Using GemNet versions and LMDB files

Good day, OCP team,

I am interested in using the GemNet versions in the fairchem repository due to their optimization for multiple GPUs. I would appreciate your guidance on using both versions of the model (gemnet_gp and gemnet_oc). My intention is to use them both for making predictions of energy and forces as well as for performing molecular dynamics. To be more concise, allow me to pose the following questions:

  1. What is the relevance of the LMDB files required for both models in the base.yml file?
  2. What information do both the s2ef files and the LMDB files contain? Do your versions of GemNet incorporate the use of information that Gasteiger’s original version did not use, or is the exact same information used for both performing inferences and dynamics?
  3. Are there specific LMDB files for s2ef to train and test the model? This question arises because, in the download_data.py file, the only files of this format for s2ef are apparently those marked as ‘test’.
  4. If to use your versions of GemNet I need to convert my data into .XYZ format as used by the original model version or my s2ef data to LMDB data, after performing this conversion is it only necessary to set its path in the ‘base.yml’ file to make full use of both versions? (This is considering using the model for any molecular structure that requires investigation with my own data.) Do you have publicly available code to perform these conversions into the data format?
  5. What would be the reasons to choose the gemnet_gp model over the gemnet_oc model or vice versa?
  6. Is the command to use the gemnet_oc model analogous to that for gemnet_gp? (python main.py --mode train --config-yml configs/s2ef/all/gp_gemnet/gp-gemnet-xl.yml --distributed --num-nodes 32 --num-gpus 8 --gp-gpus 4)
  7. If its use is not analogous, how can I use the gemnet_oc model?

Thank you for your time and attention.

Hi -

  1. The LMDB files are what contain the trianing/validation set. They are used for training/validation/prediction. Definitely check out our tutorial - Making LMDB Datasets (original format, deprecated for ASE LMDBs). Which contains more information on how to create this.

  2. See above for details on what information is used.
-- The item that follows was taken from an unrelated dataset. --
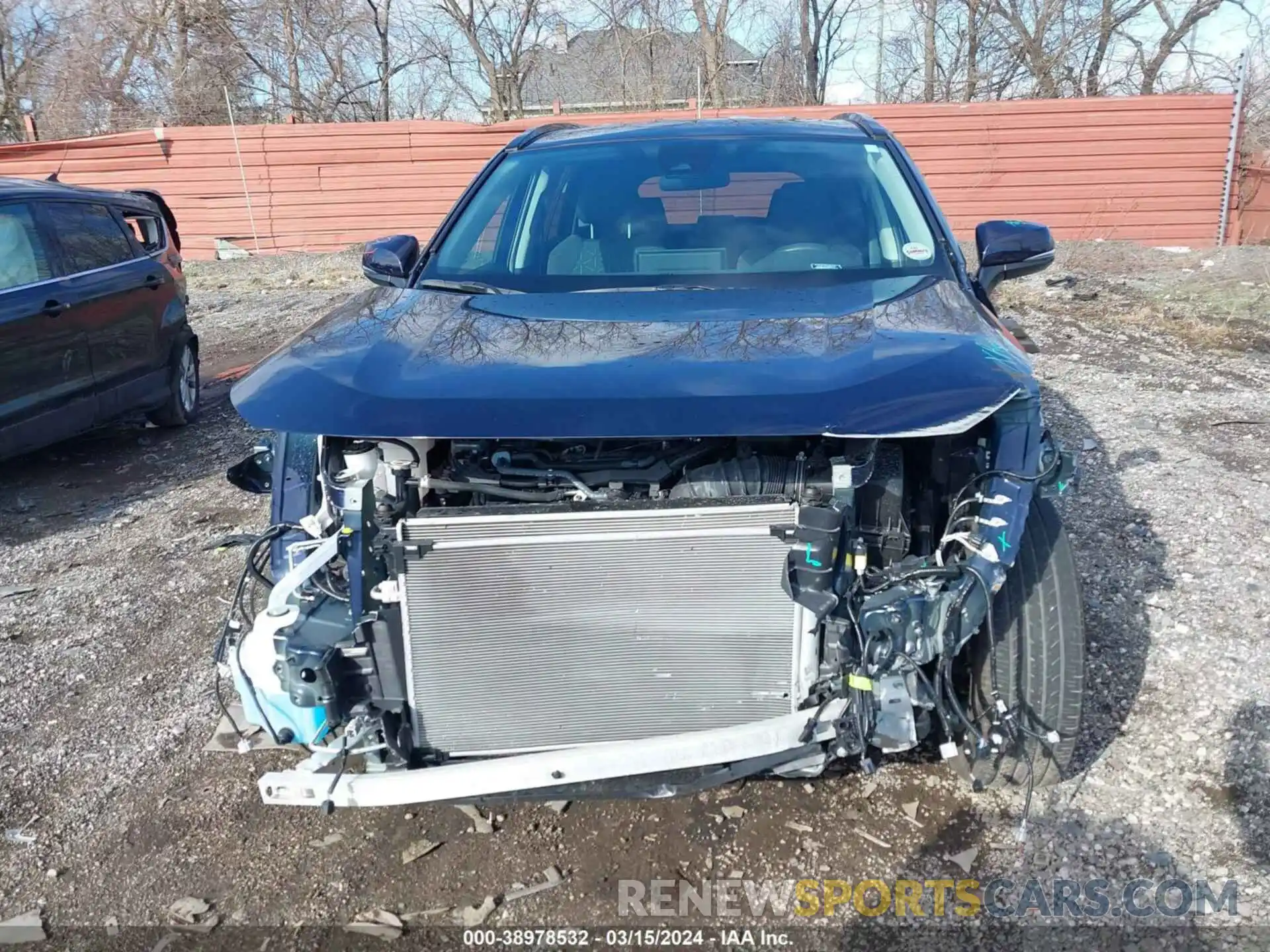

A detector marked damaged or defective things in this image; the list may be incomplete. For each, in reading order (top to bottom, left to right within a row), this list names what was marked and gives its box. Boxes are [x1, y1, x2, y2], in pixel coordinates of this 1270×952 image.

The GemNet-OC was developed directly in our repo by Gasteiger, so yes it is the same.

  3. The only difference between train/test is that you dont have the labels stored for test - “energy/forces”, as that is what the model should be predicting.

  4. See the tutorial linked above to give you exact steps on how to create these datasets. They don’t specifically need to be xyz. Let us know if you have any questions in the process.

  5. GemNet-GP was designed to scale to very large model sizes ([2203.09697] Towards Training Billion Parameter Graph Neural Networks for Atomic Simulations). I would not use that and just focus on GemNet-OC as it is very accurate and much faster.

  6. Yup the command is exactly the same.

I would encourage you to spend some time going through the documentation - FAIR-Chem overview. If you scroll down you’ll find a variety of tutorials on the left hand side that could be super helpful. For instance, if you are only interested in doing prediction and not particularly in high-throughput we have an ASE calculator interface that allows you to use our models and run ASE simulations trivially - Simple simulations using the OCP ASE calculator.